A balanced calendar does have a ripple effect however, as parents try to adjust to the change this has on their family, including how to manage childcare during longer breaks peppered throughout the school year.
How Noblesville Schools will prepare
Noblesville Schools recently voted in favor of adopting a balanced calendar, beginning with the 2013-14 school year. In fact, the issue was first brought to the school board's attention by the district's parents, says Noblesville Superintendent Dr. Libbie Conner. Conner says that because the community has been involved in the decision, parents have been able to plan accordingly. "Our community is well aware of the calendar so that they can plan ahead, as can the city and county parks and private agencies who provide activities. We have worked closely with all of them," she says.
Conner explains that various childcare services will be adapting their schedules to fit the new balanced calendar. Meanwhile, the school's before- and after-school programs will follow the new schedule, leaving parents to plan for breaks "as they do now [with the traditional calendar]."

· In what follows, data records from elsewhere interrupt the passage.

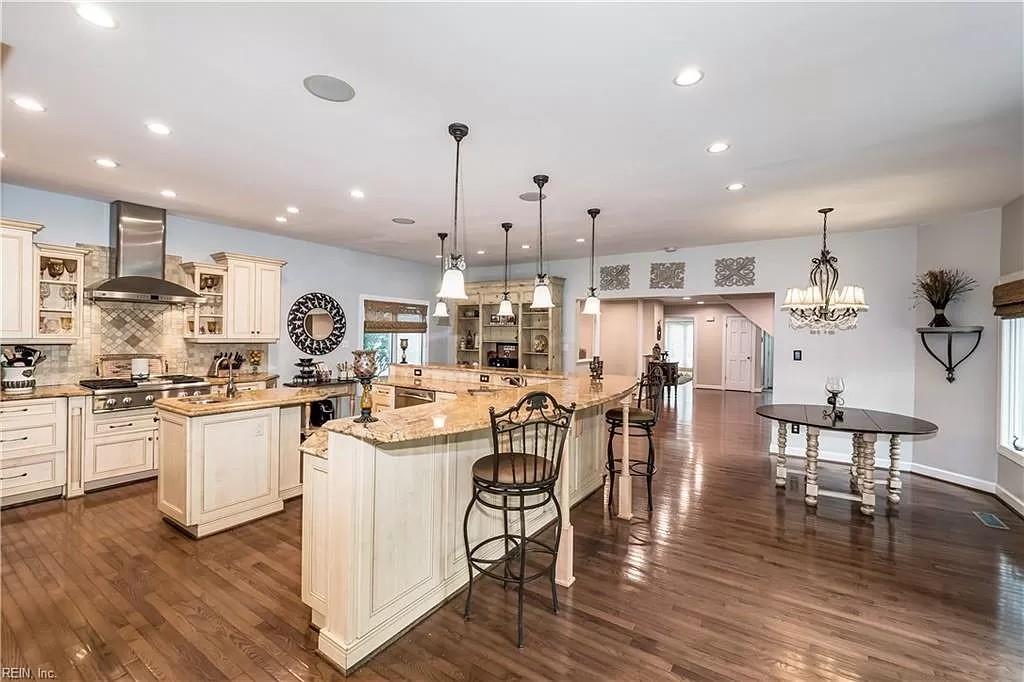 Large open floor plan kitchen with recessed lighting
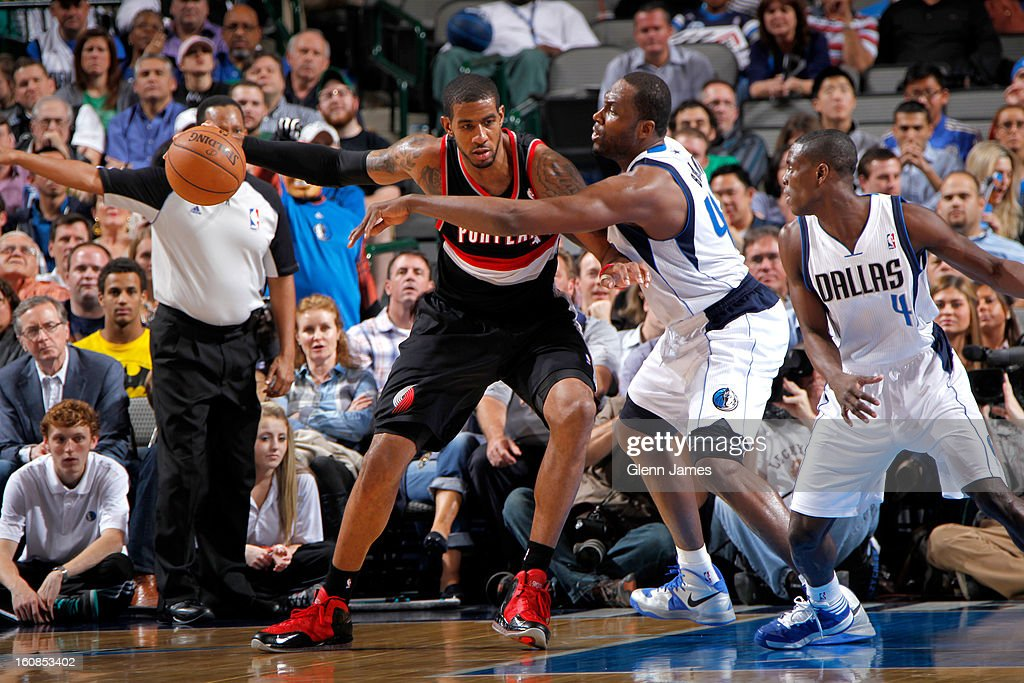 LaMarcus Aldridge #12 of the Portland Trail Blazers posts up against Elton Brand #42 of the Dallas Mavericks on February 6, 2013 at the American Airlines Center in Dallas, Texas.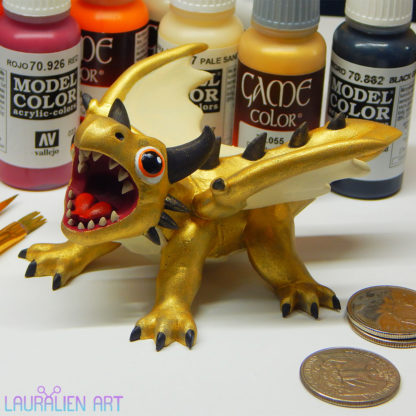 A small statue of a shiny gold dragon. The figurine is roaring, and has large cute eyes.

As for things like summer camps and extracurricular activities, Conner says that these opportunities will also be adapted to fit the new schedule. While there is an element of the unknown with this new calendar, Conner feels confident that any issues will be resolved. "Every district we have talked with that has experienced the balanced calendar says they would not go back to traditional," she says. "We are eager to get through the first year, have everyone experience it, and then see how we all like it."
"Balanced" means different things to different schools
Brian Ray, a math teacher at Chicago Public Schools' Lindblom Math and Science Academy, says his school experimented with a balanced calendar a few years ago. The calendar was comprised of trimesters, with students having July, November and March off.
"The biggest problem was logistics," says Ray. "Many of our students who spent their summers attending different academic programs ended up having to miss the last or first week of the school year. Additionally, students trying to make up credits at summer school weren't able to take as many summer classes, which can impact a school's on-track rate for graduation," he says.
In addition to extracurricular conflicts, Ray says that having different school schedules between districts can cause headaches. Plus, there are several models of a "balanced calendar" from which a school can choose. "In my school district, each school was given the option to choose year-round or not. This ultimately caused problems when planning vacations and child care."
Balanced calendar success
As for Noblesville, with the entire district adapting to the new schedule, and parents on the same page as administrators, the district is on the right track to succeed with the new system. As Noblesville schools proceed with their balanced calendar next school year, other school districts (and parents) will be watching with interest for a window into what may lie ahead in their community.